How many thread are executed at the same time ?

Hi,

I accelerated an image processing application but I would like to know how many threads are executed at the same time.

I’m currently developing on the SoC Tegra K1. TK1 has 1 SMX which contain 192 cuda core.
I’m processing Image with 1024x1024 dimension. I decided to create 1024 blocks with 1024 threads in each block to have Number of pixels = Number of threads

-> gridSize(32,32); //1024 blocks
-> blockSize(32,32); //1024 threads

I also know that we can launch only 1 block at the same time because there is only 1 SMX. The GPU won’t execute 1024 threads at the same time because it owns only 192 core. Is the GPU executing 192 threads at the same time (while others are waiting) ?

Thanks!

Tegra K1 has 1 SM with 4 schedulers. Each scheduler can dual-issue each cycle. Theoretical instruction issue rate is 4 schedulers x 2 instructions/scheduler x 32 threads/instruction = 256 threads/cycle.

Due to instruction mix and instruction fetch it is almost impossible to sustain higher than 7 instructions/cycle. 5-6 instructions/cycle is very high.

  • The SM can manage more than 1 block at a time. See occupancy and device limits in the programming guide.
  • The number of CUDA core is the number of fp32 thread instructions that can be processed per cycle not the number of threads that can be issued. The SM also has special purpose floating point units, load store units, fp64 units, branch units, etc.

Each scheduler can dual-issue each cycle. Theoretical instruction issue rate is 4 schedulers x 2 instructions/scheduler x 32 threads/instruction = 256 threads/cycle.

AFAIK, dual-issue ability means two instructions from the same thread on all GeForces starting from CC 2.0, isn’t it??

CC2.0 can issue 2 instructions from different warps.
CC2.1-6.x schedulers can dual issue 2 consecutive instructions from the same warp. For CC3.0-6.x the pairing is defined by the compiler.

yes, so f.e. one SMX can execute 128 command pairs, but commands in each pair should go from the same thread. Overall, in single cycle it executes up to 256 commands from 128 threads

Answering the original question: some CPUs have HyperThreading that allows to execute 2 threads on the same core, sharing its resources between those threads. GPUs also can run multiple threads per core simultaneously. In particular, recent NVidia GPUs can execute up to 16 threads/core, well, if we define “core” in proper way (4 schedulers x 32 cores/scheduler = 128 cores per SMX). So, one SMX can execute up to 2048 threads simultaneously, therefore two 1024-thread blocks can be run concurrently, given sufficient other resources.

Note that our discussion with Greg was about number of threads executing in a SINGLE GPU cycle. It’s limited to 128, equal to the number of cores computed in my way. But each core stores state for 16 threads simultaneously, so it can execute commands from other threads in other GPU cycles, allowing all 1024 threads in a thread block to exchange information, synchronize and so on.

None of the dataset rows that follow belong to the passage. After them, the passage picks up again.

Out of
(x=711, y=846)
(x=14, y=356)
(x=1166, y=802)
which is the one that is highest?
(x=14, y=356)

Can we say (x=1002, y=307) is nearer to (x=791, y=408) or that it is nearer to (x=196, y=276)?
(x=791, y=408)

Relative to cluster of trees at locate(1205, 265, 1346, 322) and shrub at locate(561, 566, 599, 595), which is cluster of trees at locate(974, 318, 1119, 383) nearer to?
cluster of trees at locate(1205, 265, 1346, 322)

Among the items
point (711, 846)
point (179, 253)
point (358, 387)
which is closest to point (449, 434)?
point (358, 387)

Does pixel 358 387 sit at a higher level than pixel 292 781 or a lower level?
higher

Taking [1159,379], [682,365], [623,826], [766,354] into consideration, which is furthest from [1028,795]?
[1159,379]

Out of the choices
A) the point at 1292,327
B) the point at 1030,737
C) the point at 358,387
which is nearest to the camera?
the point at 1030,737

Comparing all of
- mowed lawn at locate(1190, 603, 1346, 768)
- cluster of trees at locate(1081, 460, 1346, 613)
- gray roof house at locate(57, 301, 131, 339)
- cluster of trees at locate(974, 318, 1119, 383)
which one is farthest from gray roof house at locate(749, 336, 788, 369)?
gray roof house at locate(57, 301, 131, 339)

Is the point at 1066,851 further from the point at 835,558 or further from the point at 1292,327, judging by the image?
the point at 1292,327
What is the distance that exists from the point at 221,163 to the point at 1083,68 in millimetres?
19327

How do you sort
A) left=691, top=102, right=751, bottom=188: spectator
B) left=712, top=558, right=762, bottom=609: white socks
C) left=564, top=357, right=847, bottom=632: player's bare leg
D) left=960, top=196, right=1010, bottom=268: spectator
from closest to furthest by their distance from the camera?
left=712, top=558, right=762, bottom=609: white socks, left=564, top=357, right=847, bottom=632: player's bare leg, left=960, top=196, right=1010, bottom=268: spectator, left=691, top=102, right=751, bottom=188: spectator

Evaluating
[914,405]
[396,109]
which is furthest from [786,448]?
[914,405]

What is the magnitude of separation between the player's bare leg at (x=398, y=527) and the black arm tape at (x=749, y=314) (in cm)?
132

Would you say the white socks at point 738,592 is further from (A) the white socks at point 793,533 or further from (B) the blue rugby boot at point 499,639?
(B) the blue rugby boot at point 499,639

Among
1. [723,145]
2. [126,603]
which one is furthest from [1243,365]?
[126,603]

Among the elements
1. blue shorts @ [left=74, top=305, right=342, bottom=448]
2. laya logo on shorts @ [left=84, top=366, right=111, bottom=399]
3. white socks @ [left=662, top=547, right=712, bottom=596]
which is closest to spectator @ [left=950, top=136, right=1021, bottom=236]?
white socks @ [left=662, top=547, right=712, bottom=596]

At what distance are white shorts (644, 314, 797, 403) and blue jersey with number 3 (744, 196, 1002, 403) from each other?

Each SMX has 4 warp schedulers. Each warp scheduler selects a warp and can single-issue or dual-issue for the warp. This would mean 4 warps x 2 instructions x 32 = 256 thread instructions issued per cycle.

Answering the original question: some CPUs have HyperThreading that allows to execute 2 threads on the same core, sharing its resources between those threads. GPUs also can run multiple threads per core simultaneously. In particular, recent NVidia GPUs can execute up to 16 threads/core, well, if we define “core” in proper way (4 schedulers x 32 cores/scheduler = 128 cores per SMX). So, one SMX can execute up to 2048 threads simultaneously, therefore two 1024-thread blocks can be run concurrently, given sufficient other resources.

In my opinion this is not the correct way to compare a CPU to a GPU. My recommendation would be to compare

  • 1 SM = 4 CPU cores
  • 1 warp = 1 CPU SMT thread
  • 32 threads/warp = CPU SIMD unit with 32 lanes
  • 1 GPU CUDA core = 16-32 ALU datapaths (or less if SIMD datapath)

Many CPU cores can issue 2-7 instructions per cycle. For example, high end ARM cores can dual or triple issue. i7 core can issue many more.

The GPU has more SMT threads (warps) in order to handle latency. CPU has lower memory latency and depends on out of order execution to hide latency with less threads.